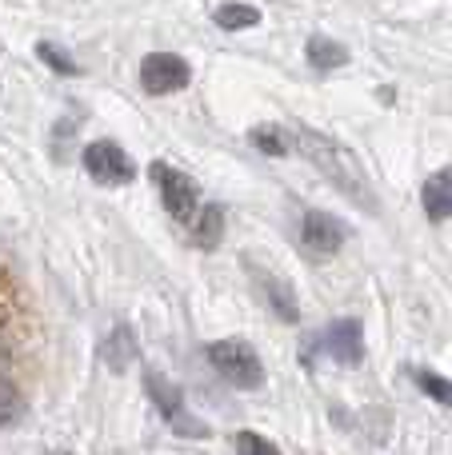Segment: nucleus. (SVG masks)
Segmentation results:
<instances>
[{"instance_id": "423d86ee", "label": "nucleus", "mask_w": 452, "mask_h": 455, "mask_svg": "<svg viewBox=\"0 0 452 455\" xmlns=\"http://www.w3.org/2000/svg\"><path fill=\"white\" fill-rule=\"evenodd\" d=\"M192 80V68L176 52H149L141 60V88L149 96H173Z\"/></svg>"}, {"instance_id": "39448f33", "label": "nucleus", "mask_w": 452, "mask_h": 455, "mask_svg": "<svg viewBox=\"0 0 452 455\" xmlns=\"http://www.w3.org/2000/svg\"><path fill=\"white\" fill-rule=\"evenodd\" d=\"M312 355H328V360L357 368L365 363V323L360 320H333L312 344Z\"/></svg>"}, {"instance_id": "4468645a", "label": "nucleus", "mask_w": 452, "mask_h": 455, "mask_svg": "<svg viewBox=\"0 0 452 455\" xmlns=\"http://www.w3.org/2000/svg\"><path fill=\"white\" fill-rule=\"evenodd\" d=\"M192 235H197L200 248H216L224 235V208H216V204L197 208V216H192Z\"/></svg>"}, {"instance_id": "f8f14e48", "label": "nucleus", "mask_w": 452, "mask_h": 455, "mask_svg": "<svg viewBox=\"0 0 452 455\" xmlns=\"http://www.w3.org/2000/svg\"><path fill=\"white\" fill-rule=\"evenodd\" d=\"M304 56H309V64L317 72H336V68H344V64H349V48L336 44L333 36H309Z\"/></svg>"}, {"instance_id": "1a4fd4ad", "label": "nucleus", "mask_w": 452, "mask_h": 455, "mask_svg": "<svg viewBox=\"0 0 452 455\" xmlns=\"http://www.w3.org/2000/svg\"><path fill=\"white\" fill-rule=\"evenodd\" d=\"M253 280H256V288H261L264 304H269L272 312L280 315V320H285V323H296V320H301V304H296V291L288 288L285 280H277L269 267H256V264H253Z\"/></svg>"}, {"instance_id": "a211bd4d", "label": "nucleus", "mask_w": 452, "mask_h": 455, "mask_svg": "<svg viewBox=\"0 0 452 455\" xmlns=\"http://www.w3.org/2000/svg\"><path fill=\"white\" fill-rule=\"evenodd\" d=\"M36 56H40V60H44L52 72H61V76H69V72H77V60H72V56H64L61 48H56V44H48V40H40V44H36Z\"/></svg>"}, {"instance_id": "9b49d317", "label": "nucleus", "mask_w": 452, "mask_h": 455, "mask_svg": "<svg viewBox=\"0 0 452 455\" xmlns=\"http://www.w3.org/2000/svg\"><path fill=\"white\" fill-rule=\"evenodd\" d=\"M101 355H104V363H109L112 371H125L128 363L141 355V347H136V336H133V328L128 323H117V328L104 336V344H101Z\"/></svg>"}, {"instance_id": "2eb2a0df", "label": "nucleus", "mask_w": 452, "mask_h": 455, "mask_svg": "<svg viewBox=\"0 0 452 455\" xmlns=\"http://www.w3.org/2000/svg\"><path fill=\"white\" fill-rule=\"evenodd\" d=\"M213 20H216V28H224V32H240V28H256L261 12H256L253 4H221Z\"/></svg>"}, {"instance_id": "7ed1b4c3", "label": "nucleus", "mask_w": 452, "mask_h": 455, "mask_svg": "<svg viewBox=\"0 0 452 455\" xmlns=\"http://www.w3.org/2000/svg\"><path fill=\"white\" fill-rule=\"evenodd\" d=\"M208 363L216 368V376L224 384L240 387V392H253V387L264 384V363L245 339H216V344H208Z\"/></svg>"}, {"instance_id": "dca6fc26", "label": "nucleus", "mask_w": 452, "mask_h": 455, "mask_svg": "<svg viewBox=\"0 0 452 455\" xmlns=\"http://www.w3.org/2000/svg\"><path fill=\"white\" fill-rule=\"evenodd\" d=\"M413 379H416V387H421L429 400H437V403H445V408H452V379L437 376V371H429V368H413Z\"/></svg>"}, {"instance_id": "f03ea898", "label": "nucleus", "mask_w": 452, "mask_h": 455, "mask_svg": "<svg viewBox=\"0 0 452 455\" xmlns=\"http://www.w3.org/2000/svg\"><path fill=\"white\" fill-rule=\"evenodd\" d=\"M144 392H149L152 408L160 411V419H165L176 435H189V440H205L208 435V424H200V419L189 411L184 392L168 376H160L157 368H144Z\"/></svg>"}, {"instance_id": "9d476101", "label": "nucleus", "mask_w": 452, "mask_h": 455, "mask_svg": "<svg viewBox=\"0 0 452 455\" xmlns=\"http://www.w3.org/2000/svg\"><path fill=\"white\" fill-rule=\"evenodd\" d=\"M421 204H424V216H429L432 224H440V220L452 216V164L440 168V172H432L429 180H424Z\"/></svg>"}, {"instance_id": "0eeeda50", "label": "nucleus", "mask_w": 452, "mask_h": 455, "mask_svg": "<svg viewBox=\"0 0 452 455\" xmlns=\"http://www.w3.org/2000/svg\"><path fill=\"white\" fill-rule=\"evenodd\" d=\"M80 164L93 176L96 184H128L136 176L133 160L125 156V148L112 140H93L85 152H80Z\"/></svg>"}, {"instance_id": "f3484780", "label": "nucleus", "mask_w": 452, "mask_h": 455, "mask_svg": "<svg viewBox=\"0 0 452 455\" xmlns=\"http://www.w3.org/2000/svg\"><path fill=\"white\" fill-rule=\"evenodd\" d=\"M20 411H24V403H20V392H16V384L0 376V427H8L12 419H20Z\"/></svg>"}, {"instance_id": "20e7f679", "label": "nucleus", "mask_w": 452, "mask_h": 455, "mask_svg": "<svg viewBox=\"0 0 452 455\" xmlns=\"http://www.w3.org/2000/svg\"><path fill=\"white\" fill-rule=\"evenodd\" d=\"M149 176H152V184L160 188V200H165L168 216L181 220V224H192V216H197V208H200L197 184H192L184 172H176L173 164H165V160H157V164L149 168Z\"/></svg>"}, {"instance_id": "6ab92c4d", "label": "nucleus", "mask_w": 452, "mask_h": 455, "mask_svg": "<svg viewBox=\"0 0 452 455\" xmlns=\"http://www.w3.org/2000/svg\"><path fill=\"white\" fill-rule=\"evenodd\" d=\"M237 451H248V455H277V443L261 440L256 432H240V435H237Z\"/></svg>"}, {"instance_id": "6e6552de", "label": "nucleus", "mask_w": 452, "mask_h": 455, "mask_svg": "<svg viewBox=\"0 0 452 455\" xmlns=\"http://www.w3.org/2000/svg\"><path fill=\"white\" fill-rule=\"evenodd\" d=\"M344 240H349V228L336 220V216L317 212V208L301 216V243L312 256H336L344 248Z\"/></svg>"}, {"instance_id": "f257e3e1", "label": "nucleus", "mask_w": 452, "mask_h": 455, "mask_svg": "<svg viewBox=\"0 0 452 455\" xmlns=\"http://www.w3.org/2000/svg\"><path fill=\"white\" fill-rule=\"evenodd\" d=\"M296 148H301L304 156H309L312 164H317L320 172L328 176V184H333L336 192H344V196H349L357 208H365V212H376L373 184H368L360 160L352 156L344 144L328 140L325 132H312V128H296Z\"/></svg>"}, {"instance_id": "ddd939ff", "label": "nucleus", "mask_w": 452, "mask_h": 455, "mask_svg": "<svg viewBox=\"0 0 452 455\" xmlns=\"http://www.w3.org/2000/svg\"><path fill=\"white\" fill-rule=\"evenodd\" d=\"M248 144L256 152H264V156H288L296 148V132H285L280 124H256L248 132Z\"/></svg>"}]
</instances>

...

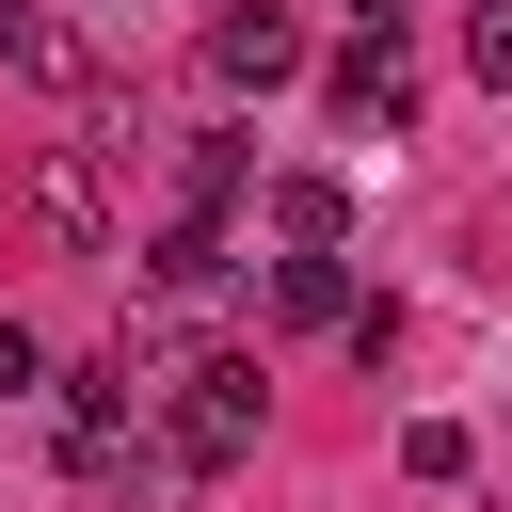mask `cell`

PROBLEM TO WORK ON:
Reproduce the records from the line containing "Segment: nucleus. (SVG masks)" through the line containing "<instances>", substituting "output" for "results" and keeping everything else unchanged. Leave the pictures out of your answer.

THE REPLY:
Segment: nucleus. (SVG masks)
Segmentation output:
<instances>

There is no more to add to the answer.